FRAGMENTO:
+-------+
Economía UNAM vol.16 no.48 Ciudad de México Set./Dez. 2019  Epub 09-Dez-2020

 

Reseñas

Reseña de libro de Leonardo Lomelí Vanegas, Liberalismo oligarquico y política económica. Positivismo y economía política de Porfiriato

Federico Novelo Urdanivia* 

*Universidad Autónoma Metropolitana, México. <fjnovelo@correo.xoc.uam.mx>

Reseña de libro de, , Leonardo. Liberalismo oligarquico y política económica., Positivismo y economía política de Porfiriato. México: FCE-UNAM, 2016. 368p.


No existe ninguna verdad,

solo existen interpretaciones.

Federico Nietzsche.

El extraordinario libro de Leonardo Lomelí arroja intensa luz sobre la existencia, pertenencia, contradicciones, negación y singular éxito del grupo de Los Científicos; la innovadora combinación de liberalismo, darwinismo social y positivismo, con dosis de cada componente significativamente diferenciadas, según el consumidor, produjo fricciones y abiertos conflictos, por ejemplo, entre las versiones biográficas sobre el Licenciado Benito Juárez que escribieron Francisco Bulnes y Justo Sierra, a partir de 1904.

En el legado de Juárez, se extrae del texto de Leo, el espacio para interpretaciones diversas y muy polarizadas es vasto; desde el propósito reformador de la Constitución de 1857, tras la Restauración de la República, para proponer el restablecimiento de la Cámara de Senadores (Traicionando al Federalismo, según los liberales puros que por diez años, muchos de ellos con las armas, defendieron la versión original de esa constitución), hasta los problemas heredados con Europa por el fusilamiento de Maximiliano; desde la imagen del primer indígena en alcanzar la presidencia del país, hasta la del terror de los apóstoles de la educación confesional; en fin, desde la designación de Gabino Barreda como responsable de la instrucción pública, hasta la opaca historia del origen, autor y lugar de creación del danzón que evoca a Don Benito y cuyo estribillo, sin duda, habría apoyado como primer abajo firmante (creador cubano o chiapaneco, inicialmente dedicado a Martí, estrenado en 1919 por la Orquesta Columbia). Mientras el Congreso de Colombia lo nombraba Benemérito de las Américas, la prensa que simpatizaba con El Plan de La Noria lo describía como Presidente Garrapata, que no soltaba el poder.
+-------+
CONTENIDO DEL CONJUNTO:

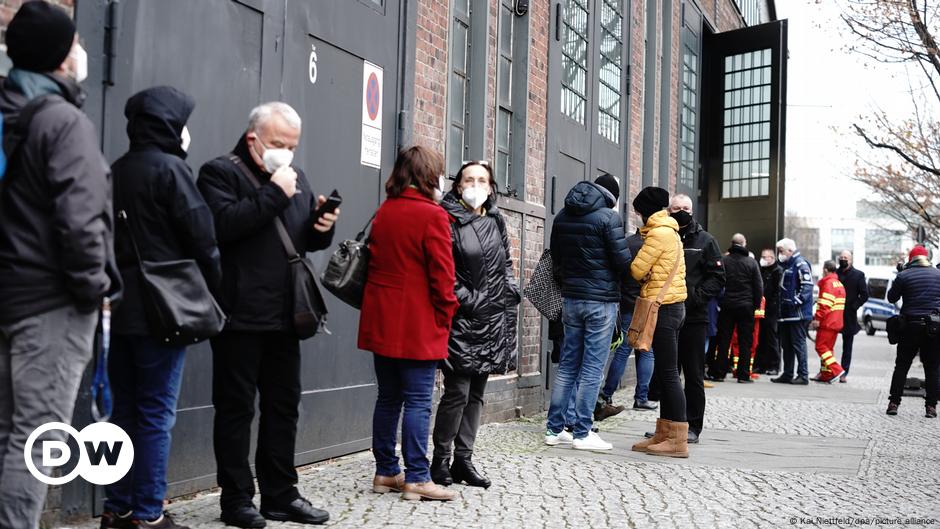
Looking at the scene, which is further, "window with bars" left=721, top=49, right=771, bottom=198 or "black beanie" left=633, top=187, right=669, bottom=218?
"window with bars" left=721, top=49, right=771, bottom=198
+-------+
TAREAS ESCRITAS:
[A] Según la reseña, ¿por qué la prensa que simpatizaba con el Plan de La Noria llamaba a Juárez «Presidente Garrapata»? Responda en una a tres oraciones.
[B] Resuma en forma de lista el párrafo de la reseña que comienza con «El extraordinario libro de Leonardo Lomelí», conservando sus datos principales.
[C] Copie al pie de la letra el pasaje de la reseña que comienza en "Federico Novelo Urdanivia*" y termina en "partir de 1904.".

RESPUESTAS A LAS TAREAS:
[A] Esa prensa lo llamaba así porque, según ella, Juárez no soltaba el poder. Lo hacía mientras el Congreso de Colombia lo nombraba Benemérito de las Américas.

[B]
- El libro de Leonardo Lomelí ilumina la existencia, pertenencia, contradicciones, negación y éxito del grupo de Los Científicos.
- Ese grupo combinó liberalismo, darwinismo social y positivismo, en dosis muy distintas según el consumidor.
- Esa combinación produjo fricciones y conflictos abiertos.
- Un ejemplo son las versiones biográficas de Benito Juárez que escribieron Francisco Bulnes y Justo Sierra a partir de 1904.

[C]
Federico Novelo Urdanivia* 

*Universidad Autónoma Metropolitana, México. <fjnovelo@correo.xoc.uam.mx>

Reseña de libro de, , Leonardo. Liberalismo oligarquico y política económica., Positivismo y economía política de Porfiriato. México: FCE-UNAM, 2016. 368p.


No existe ninguna verdad,

solo existen interpretaciones.

Federico Nietzsche.

El extraordinario libro de Leonardo Lomelí arroja intensa luz sobre la existencia, pertenencia, contradicciones, negación y singular éxito del grupo de Los Científicos; la innovadora combinación de liberalismo, darwinismo social y positivismo, con dosis de cada componente significativamente diferenciadas, según el consumidor, produjo fricciones y abiertos conflictos, por ejemplo, entre las versiones biográficas sobre el Licenciado Benito Juárez que escribieron Francisco Bulnes y Justo Sierra, a partir de 1904.